Instructions for the task: Could you copy every entry exactly, with nothing changed?

Records from a collection
□ □ □ □ □ □ □
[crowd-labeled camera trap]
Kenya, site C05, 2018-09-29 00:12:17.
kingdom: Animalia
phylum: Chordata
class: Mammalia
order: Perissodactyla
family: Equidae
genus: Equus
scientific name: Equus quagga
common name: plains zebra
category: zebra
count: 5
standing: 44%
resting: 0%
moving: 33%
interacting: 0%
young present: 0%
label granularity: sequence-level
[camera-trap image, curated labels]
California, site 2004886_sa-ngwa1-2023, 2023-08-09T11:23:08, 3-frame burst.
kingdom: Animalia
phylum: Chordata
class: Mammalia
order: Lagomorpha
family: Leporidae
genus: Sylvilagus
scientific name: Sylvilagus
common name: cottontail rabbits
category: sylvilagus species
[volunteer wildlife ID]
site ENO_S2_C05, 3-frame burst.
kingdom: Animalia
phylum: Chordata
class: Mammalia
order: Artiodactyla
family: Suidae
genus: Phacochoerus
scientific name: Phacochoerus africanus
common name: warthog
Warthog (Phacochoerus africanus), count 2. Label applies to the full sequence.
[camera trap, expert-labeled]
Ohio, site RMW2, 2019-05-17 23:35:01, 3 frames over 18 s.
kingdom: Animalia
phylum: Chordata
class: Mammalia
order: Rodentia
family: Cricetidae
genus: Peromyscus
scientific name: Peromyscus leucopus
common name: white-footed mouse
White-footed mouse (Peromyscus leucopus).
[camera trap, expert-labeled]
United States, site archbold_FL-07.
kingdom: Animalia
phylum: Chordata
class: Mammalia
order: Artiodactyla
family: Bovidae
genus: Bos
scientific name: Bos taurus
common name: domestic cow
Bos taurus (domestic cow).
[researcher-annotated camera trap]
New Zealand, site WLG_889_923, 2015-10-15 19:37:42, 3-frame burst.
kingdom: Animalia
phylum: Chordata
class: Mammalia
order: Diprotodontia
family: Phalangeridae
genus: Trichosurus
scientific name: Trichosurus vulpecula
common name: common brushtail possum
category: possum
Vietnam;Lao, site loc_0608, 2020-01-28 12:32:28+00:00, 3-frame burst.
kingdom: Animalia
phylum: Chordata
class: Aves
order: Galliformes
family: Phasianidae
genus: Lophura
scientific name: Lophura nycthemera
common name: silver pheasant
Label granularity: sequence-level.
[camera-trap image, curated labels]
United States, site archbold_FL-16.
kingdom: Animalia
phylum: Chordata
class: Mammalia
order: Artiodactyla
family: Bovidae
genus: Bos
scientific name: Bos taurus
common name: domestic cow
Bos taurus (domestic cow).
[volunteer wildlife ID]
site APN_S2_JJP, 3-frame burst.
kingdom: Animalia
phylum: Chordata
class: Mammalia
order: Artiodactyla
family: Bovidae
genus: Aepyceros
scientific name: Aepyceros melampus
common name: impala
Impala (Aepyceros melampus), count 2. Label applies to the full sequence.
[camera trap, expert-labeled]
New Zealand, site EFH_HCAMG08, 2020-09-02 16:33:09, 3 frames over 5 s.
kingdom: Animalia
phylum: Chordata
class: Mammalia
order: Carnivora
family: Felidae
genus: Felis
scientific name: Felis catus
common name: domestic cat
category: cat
□ □ □ □ □ □ □
Answer to the exercise:
[crowd-labeled camera trap]
Kenya, site C05, 2018-09-29 00:12:17.
kingdom: Animalia
phylum: Chordata
class: Mammalia
order: Perissodactyla
family: Equidae
genus: Equus
scientific name: Equus quagga
common name: plains zebra
category: zebra
count: 5
standing: 44%
resting: 0%
moving: 33%
interacting: 0%
young present: 0%
label granularity: sequence-level
[camera-trap image, curated labels]
California, site 2004886_sa-ngwa1-2023, 2023-08-09T11:23:08, 3-frame burst.
kingdom: Animalia
phylum: Chordata
class: Mammalia
order: Lagomorpha
family: Leporidae
genus: Sylvilagus
scientific name: Sylvilagus
common name: cottontail rabbits
category: sylvilagus species
[volunteer wildlife ID]
site ENO_S2_C05, 3-frame burst.
kingdom: Animalia
phylum: Chordata
class: Mammalia
order: Artiodactyla
family: Suidae
genus: Phacochoerus
scientific name: Phacochoerus africanus
common name: warthog
Warthog (Phacochoerus africanus), count 2. Label applies to the full sequence.
[camera trap, expert-labeled]
Ohio, site RMW2, 2019-05-17 23:35:01, 3 frames over 18 s.
kingdom: Animalia
phylum: Chordata
class: Mammalia
order: Rodentia
family: Cricetidae
genus: Peromyscus
scientific name: Peromyscus leucopus
common name: white-footed mouse
White-footed mouse (Peromyscus leucopus).
[camera trap, expert-labeled]
United States, site archbold_FL-07.
kingdom: Animalia
phylum: Chordata
class: Mammalia
order: Artiodactyla
family: Bovidae
genus: Bos
scientific name: Bos taurus
common name: domestic cow
Bos taurus (domestic cow).
[researcher-annotated camera trap]
New Zealand, site WLG_889_923, 2015-10-15 19:37:42, 3-frame burst.
kingdom: Animalia
phylum: Chordata
class: Mammalia
order: Diprotodontia
family: Phalangeridae
genus: Trichosurus
scientific name: Trichosurus vulpecula
common name: common brushtail possum
category: possum
Vietnam;Lao, site loc_0608, 2020-01-28 12:32:28+00:00, 3-frame burst.
kingdom: Animalia
phylum: Chordata
class: Aves
order: Galliformes
family: Phasianidae
genus: Lophura
scientific name: Lophura nycthemera
common name: silver pheasant
Label granularity: sequence-level.
[camera-trap image, curated labels]
United States, site archbold_FL-16.
kingdom: Animalia
phylum: Chordata
class: Mammalia
order: Artiodactyla
family: Bovidae
genus: Bos
scientific name: Bos taurus
common name: domestic cow
Bos taurus (domestic cow).
[volunteer wildlife ID]
site APN_S2_JJP, 3-frame burst.
kingdom: Animalia
phylum: Chordata
class: Mammalia
order: Artiodactyla
family: Bovidae
genus: Aepyceros
scientific name: Aepyceros melampus
common name: impala
Impala (Aepyceros melampus), count 2. Label applies to the full sequence.
[camera trap, expert-labeled]
New Zealand, site EFH_HCAMG08, 2020-09-02 16:33:09, 3 frames over 5 s.
kingdom: Animalia
phylum: Chordata
class: Mammalia
order: Carnivora
family: Felidae
genus: Felis
scientific name: Felis catus
common name: domestic cat
category: cat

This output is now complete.